## SELECTED EXTRACT
— begin —

Both tr(1) and iconv(1) are in the FreeBSD base system. There is no need to install an additional port or package.


----------



## Mjölnir (Aug 26, 2020)

Yes, but tr(1) can not replace _in-place_?  One has to write a small shell script that uses mktemp(1).  No problem, though, maybe that's exactly what that port should do.  For a newbie it's easier to install a well-tested solution.


----------



## olli@ (Aug 26, 2020)

mjollnir said:


> Yes, but tr(1) can not replace _in-place_?  One has to write a small shell script that uses mktemp(1).  No problem, though, maybe that's exactly what that port should do.  For a newbie it's easier to install a well-tested solution.


I’m paranoid, so I try to avoid any tools that replace in-place. I prefer to run the conversion, then check that the outcome is what I expect, then remove the original file (or mv(1) the new file over the original file). But that’s just me …

PS: I _do_ have a shell function called “inplace” that can be used with any program that doesn’t support modifications in-place itself. That function keeps a backup of the original file (with extension “.BAK”). So I can write `inplace iconv ... file.txt`, for example.

— end —

## INFORMATION PROVIDED
— begin —

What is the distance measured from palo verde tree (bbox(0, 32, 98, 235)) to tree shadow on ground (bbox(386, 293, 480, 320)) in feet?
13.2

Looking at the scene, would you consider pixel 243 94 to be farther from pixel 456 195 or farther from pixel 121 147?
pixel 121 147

— end —

## GIVEN INSTRUCTION 1
In the FreeBSD forum thread, what file extension does olli@'s "inplace" shell function give the backup of the original file?
## GIVEN INSTRUCTION 2
Duplicate the passage in the FreeBSD forum thread starting at "## Mjölnir (Aug" and ending at "olli@ (Aug 26, 2020)".

## EXPECTED ANSWER 1
The backup gets the extension ".BAK".

## EXPECTED ANSWER 2
## Mjölnir (Aug 26, 2020)

Yes, but tr(1) can not replace _in-place_?  One has to write a small shell script that uses mktemp(1).  No problem, though, maybe that's exactly what that port should do.  For a newbie it's easier to install a well-tested solution.


----------



## olli@ (Aug 26, 2020)